La révolution perpétuelle
Pour s’échapper de la représentation qui bride l’intelligence collective et individuelle au profit de quelques intelligences plus ou moins élues, il faut que chacun de nous complexifie volontairement la société.
Plus nous complexifions, plus nous rendons le contrôle difficile, plus nous augmentons nos libertés... libertés dans nos têtes, liberté de penser, aussi liberté d’agir et donc de mettre en œuvre nos idées.
Comment complexifier ? Si nous établissons de plus en plus de connexions avec de plus en plus d’interlocuteurs, nous complexifions le graphe social.
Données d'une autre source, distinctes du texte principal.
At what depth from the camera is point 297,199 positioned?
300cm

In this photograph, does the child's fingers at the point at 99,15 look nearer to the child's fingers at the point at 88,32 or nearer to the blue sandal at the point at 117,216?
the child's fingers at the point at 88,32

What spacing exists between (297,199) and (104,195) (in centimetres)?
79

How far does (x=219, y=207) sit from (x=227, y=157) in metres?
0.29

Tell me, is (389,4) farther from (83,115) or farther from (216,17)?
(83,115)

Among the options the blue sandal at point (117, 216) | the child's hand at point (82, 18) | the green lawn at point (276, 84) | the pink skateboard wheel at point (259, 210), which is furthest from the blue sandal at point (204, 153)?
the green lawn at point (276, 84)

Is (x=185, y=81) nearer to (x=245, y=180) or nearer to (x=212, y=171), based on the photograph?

Il ne s’agit pas juste de multiplier le nombre de ses amis sur les réseaux sociaux, il faut aussi animer les connexions, les faire vivre comme je l’explique dans L’alternative nomade.
La plupart des socionautes ont peu de conscience politique. La plupart ne cherchent pas à étendre leur réseau. Très peu franchissent la limite de Dunbar (150 connexions). Ma proposition n’est donc pas implicite.
J’estime que nos usages des outils sociaux ont déjà complexifié la société au point où elle devient difficilement gérable pour une dictature. Il ne dépend que de nous d’accroître cette complexité au point où elle deviendrait difficilement gérable par quelques représentants.
Pour quelles raisons ? Parce que nous avons des problèmes complexes à résoudre : écologiques, sociaux, économiques, spirituels… que les représentants n’ont aucune chance de résoudre à eux seuls. Nous devons nous y mettre tous ensemble.
Une fois plus connectés, plus liés aux pensées des autres, plus libres d’échanger avec eux, nous augmentons notre intelligence individuelle et collective, une intelligence que nous pouvons en partie mettre au service de tous.
Liberté rime avec complexité
Face à des problèmes complexes nous n’avons il me semble pas d’autres choix que de hausser notre intelligence collective à la hauteur de la complexité des problèmes.
Tenter de simplifier la société par la force ne fera pas disparaître les problèmes, notamment écologiques, d’autant qu’un problème complexe ne peut être réglé par une mesure miracle, mais par une myriade d’initiatives concurrentes.
Nous devons poursuivre sur la route de la complexification, une complexification qui ne cesse de se déployer depuis l’origine du vivant.
J’aime rappeler que la croissance de la complexité est concomitante avec la croissance de la liberté. La synchronicité des deux courbes n’est pas une coïncidence, mais la conséquence de ce que j’ai appelé dans L’alternative nomade le cycle de transformation.